Research-0050: vmaf_tiny v3 + v4 — multi-seed Netflix LOSO + KoNViD 5-fold¶
- Date: 2026-05-02
- Authors: Lusoris, Claude (Anthropic)
- Status: Final (all four runs complete)
- Tags: ai, training, evaluation
- Related: ADR-0241 (vmaf_tiny_v3), ADR-0242 (vmaf_tiny_v4), Research-0027/0028/0029/0030 (Phase-3 chain), Research-0048 (v4 single-seed report)
Goal¶
Both PR #294 (v3 mlp_medium) and PR #299 (v4 mlp_large) shipped with single-seed (seed=0) Netflix 9-fold LOSO numbers. v2's published 0.9978 ± 0.0021 baseline is a 5-seed average. To compare apples-to-apples, this digest re-runs v3 + v4 with seeds 0..4 and averages.
Methodology¶
- Recipe identical to single-seed runs: Adam @ lr=1e-3, MSE, 90 epochs, batch_size 256, StandardScaler fit on the FULL training corpus per-seed, baked into the (intermediate, not shipped) ONNX.
- Netflix LOSO: 9 folds (one source held out per fold), 5 seeds → 45 trainings per architecture. PLCC/SROCC/RMSE per (fold, seed); aggregate mean ± std across seeds and across folds.
- KoNViD 5-fold: 5 pre-computed folds in
runs/full_features_konvid_with_folds.parquet, 5 seeds each → 25 trainings per architecture.
Results (all 4 runs complete)¶
Netflix 9-fold LOSO, 5-seed average:
| Architecture | LOSO PLCC mean | LOSO PLCC std | LOSO SROCC | LOSO RMSE |
|---|---|---|---|---|
| v2 mlp_small (shipped) | 0.9978 | 0.0021 (pub.) | 0.997x | — |
| v3 mlp_medium (PR #294) | 0.99867 | 0.00015 | 0.99747 | 1.315 ± 0.089 |
| v4 mlp_large (PR #299) | 0.99892 | 0.00018 | 0.99745 | 1.159 ± 0.066 |
KoNViD 5-fold, 5-seed average:
| Architecture | KoNViD PLCC mean | KoNViD PLCC std | KoNViD SROCC | KoNViD RMSE |
|---|---|---|---|---|
| v2 mlp_small (shipped) | 0.9998 (pub.) | — | — | — |
| v3 mlp_medium (PR #294) | 0.99994 | 1.3e-5 | 0.99997 | 0.095 ± 0.011 |
| v4 mlp_large (PR #299) | 0.99996 | 1.4e-5 | 0.99998 | 0.088 ± 0.018 |
JSON outputs (under gitignored runs/):
runs/vmaf_tiny_v3_loso_5seed.jsonruns/vmaf_tiny_v4_loso_5seed.jsonruns/vmaf_tiny_v3_konvid_5fold.jsonruns/vmaf_tiny_v4_konvid_5fold.json
Key findings¶
-
Multi-seed confirms the single-seed direction.
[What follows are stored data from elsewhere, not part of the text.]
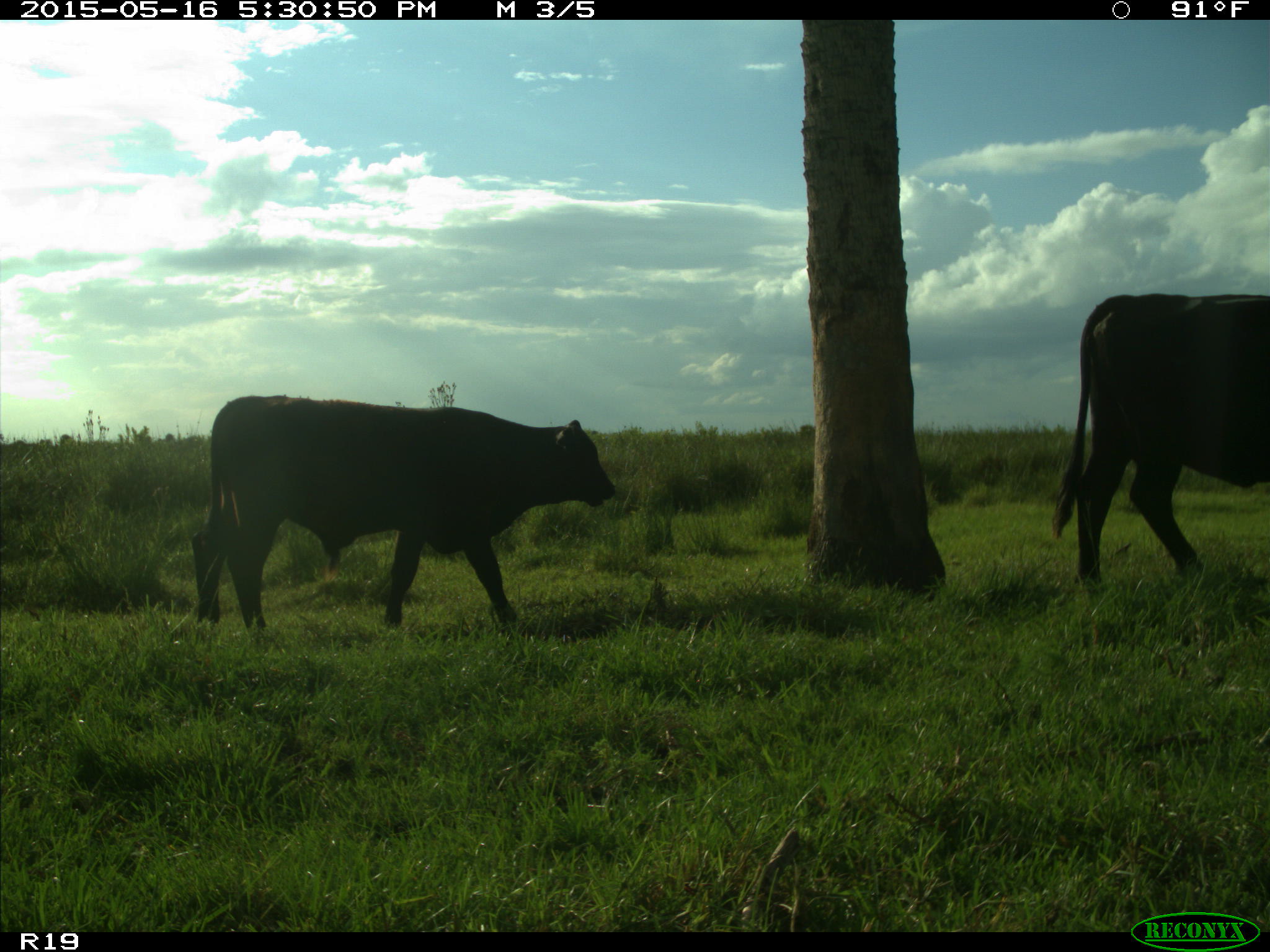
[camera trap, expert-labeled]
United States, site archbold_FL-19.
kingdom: Animalia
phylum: Chordata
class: Mammalia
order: Artiodactyla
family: Bovidae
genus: Bos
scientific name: Bos taurus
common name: domestic cow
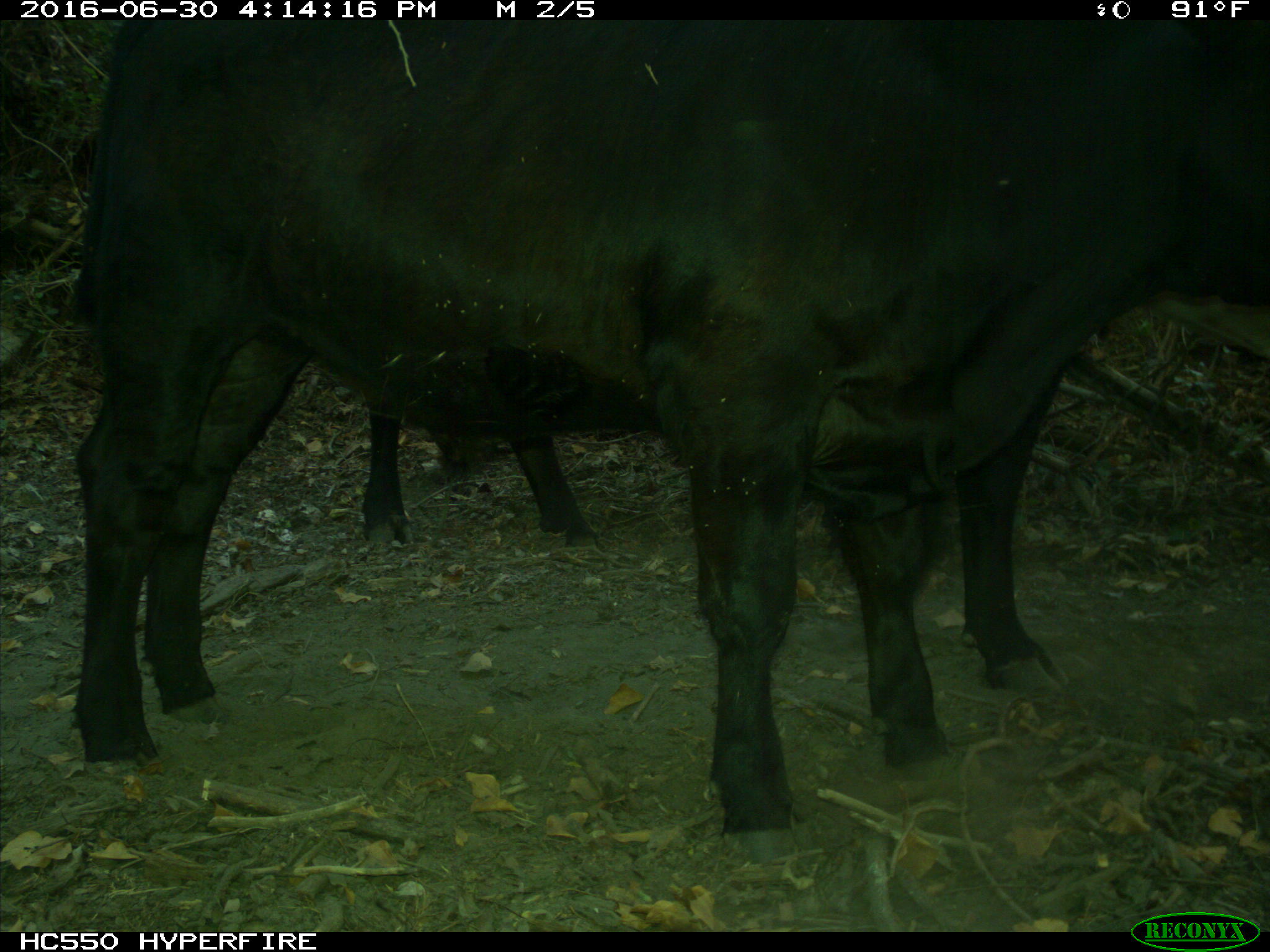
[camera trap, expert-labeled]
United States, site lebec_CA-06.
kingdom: Animalia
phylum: Chordata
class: Mammalia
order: Artiodactyla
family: Bovidae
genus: Bos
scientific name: Bos taurus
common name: domestic cow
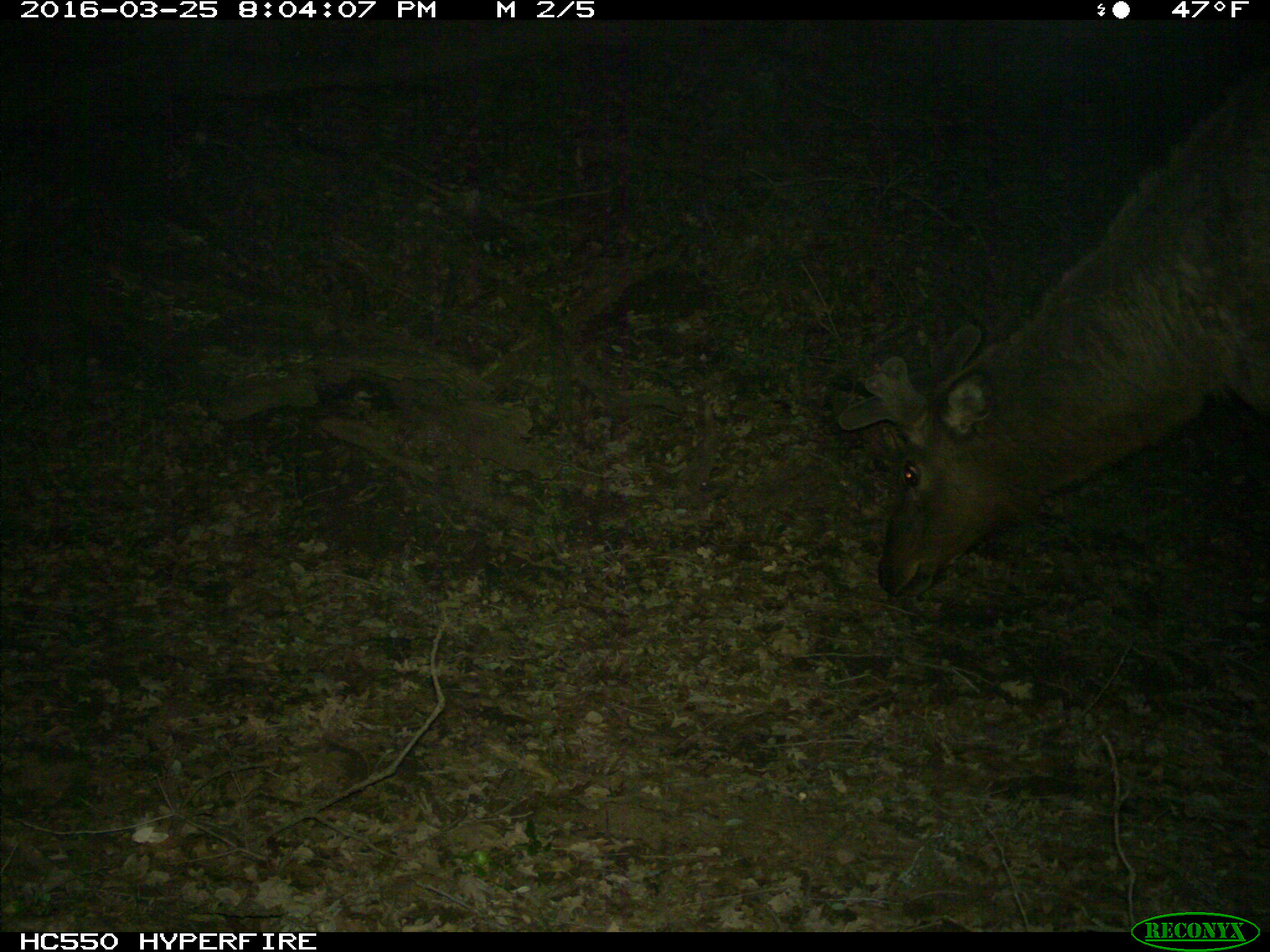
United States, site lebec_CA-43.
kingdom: Animalia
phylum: Chordata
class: Mammalia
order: Artiodactyla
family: Cervidae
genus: Cervus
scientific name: Cervus canadensis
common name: elk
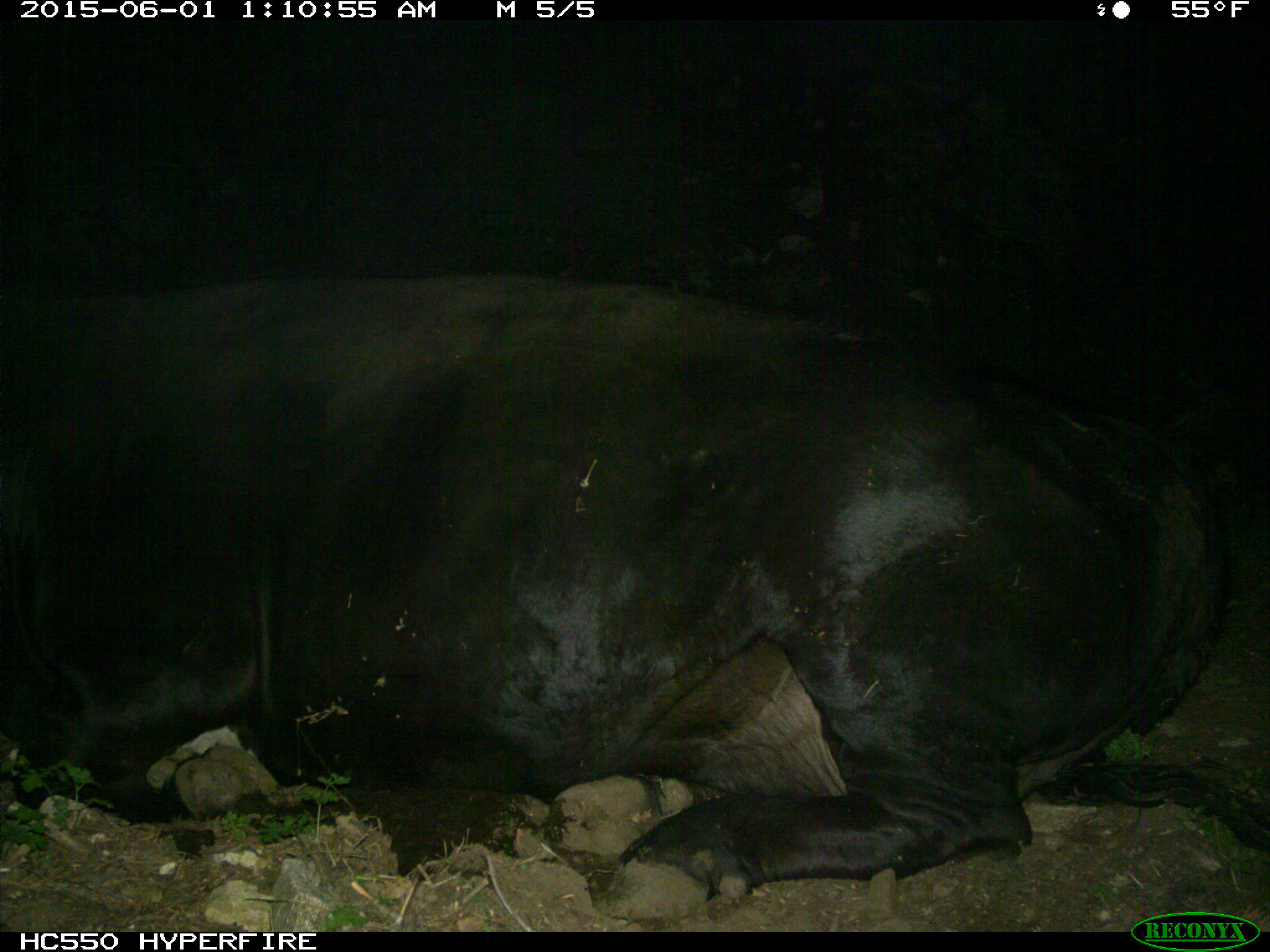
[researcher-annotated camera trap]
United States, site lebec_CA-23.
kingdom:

Both v3 and v4 beat v2 on PLCC mean. Single-seed v3 was reported at 0.9986 ± 0.0015 (per PR #294); the 5-seed std collapses to 0.00015 — about 14× tighter. Same shape for v4 (single-seed std 0.0015 → 5-seed std 0.00018, 8× tighter). The single-seed std is dominated by training noise, not architecture variance.
-
v4 over v3 is real but small. Δ-mean = +0.00025 PLCC; both architectures' stds are ≈ 0.0002, so v4's mean is ~1.4σ above v3. Statistically distinguishable over 45 trainings each, but operationally negligible — v4's RMSE improvement (1.159 vs 1.315, −12%) is the more useful signal than the PLCC delta.
-
KoNViD is saturated. v3 hits 0.99994 ± 1.3e-5 — five-9s territory. v2's published 0.9998 was already near the ceiling; the architecture ladder does not buy meaningful headroom on KoNViD. The Netflix LOSO is the discriminating bench going forward.
-
No recommendation change. Per PR #294 and PR #299:
- v2 stays the production default (smallest bundle, cited Phase-3 baseline).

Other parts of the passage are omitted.